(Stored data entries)
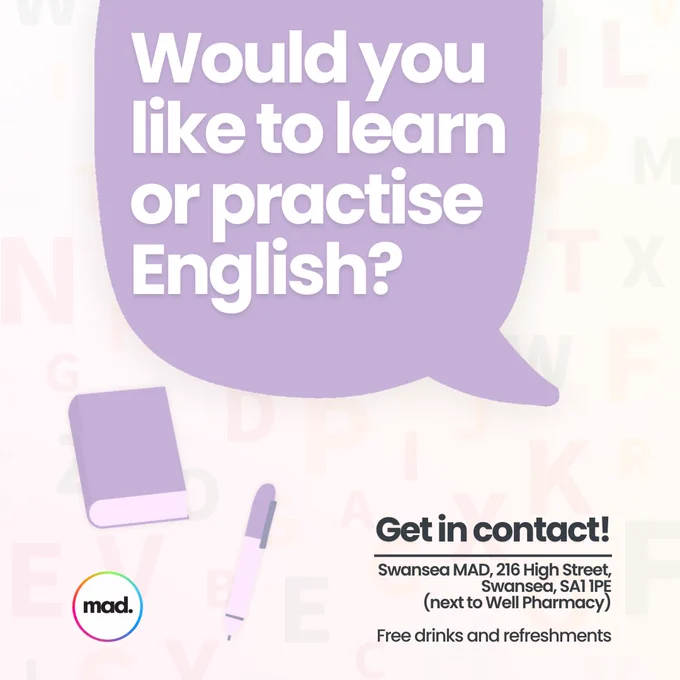 Flyer inviting people to join in learning and practicing English at Swansea MAD. The sessions take place on Thursdays from 1-2pm with free refreshments. Contact details included. There are images of a speech bubble, a book and a pen.
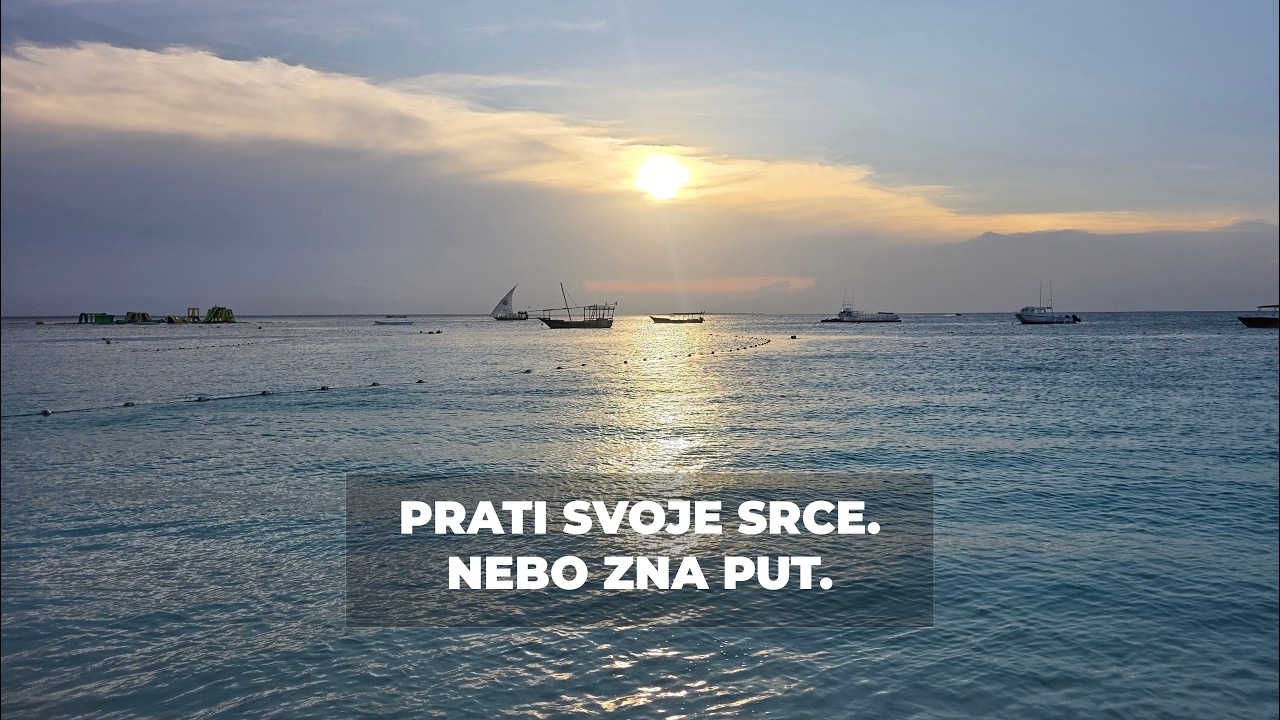 Prati svoje srce. Nebo zna put. 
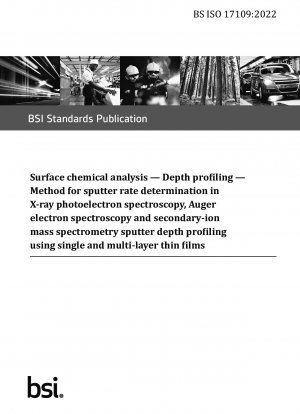 Surface chemical analysis. Depth profiling. Method for sputter rate determination in X-ray photoelectron spectroscopy, Auger electron spectroscopy and secondary-ion mass spectrometry sputter dept profiling using single and multi-layer thin…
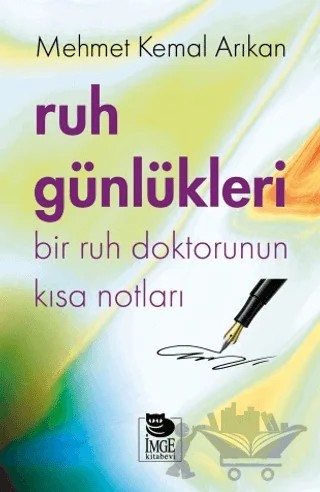 Ruh Günlükleri – Mehmet Kemal Arıkan – İmge Kitabevi Yayınları kitap kapağı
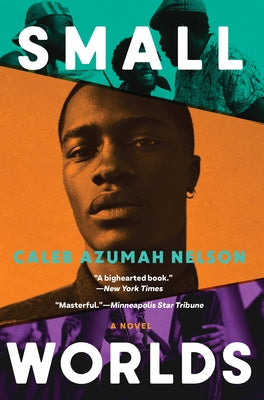 Small Worlds by Nelson, Caleb Azumah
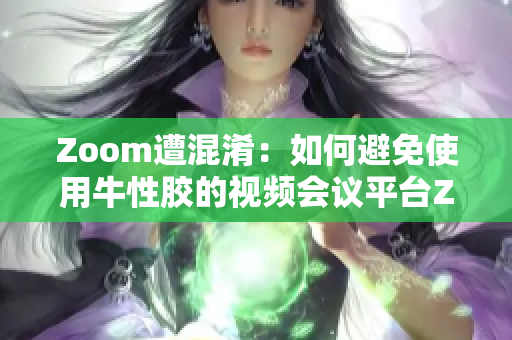 Zoom遭混淆：如何避免使用牛性胶的视频会议平台ZOOm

PROMPT – Reproduce the text of every row above word for word, leaving out the pictures.

ANSWER SECTION –
 Flyer inviting people to join in learning and practicing English at Swansea MAD. The sessions take place on Thursdays from 1-2pm with free refreshments. Contact details included. There are images of a speech bubble, a book and a pen.
 Prati svoje srce. Nebo zna put. 
 Surface chemical analysis. Depth profiling. Method for sputter rate determination in X-ray photoelectron spectroscopy, Auger electron spectroscopy and secondary-ion mass spectrometry sputter dept profiling using single and multi-layer thin…
 Ruh Günlükleri – Mehmet Kemal Arıkan – İmge Kitabevi Yayınları kitap kapağı
 Small Worlds by Nelson, Caleb Azumah
 Zoom遭混淆：如何避免使用牛性胶的视频会议平台ZOOm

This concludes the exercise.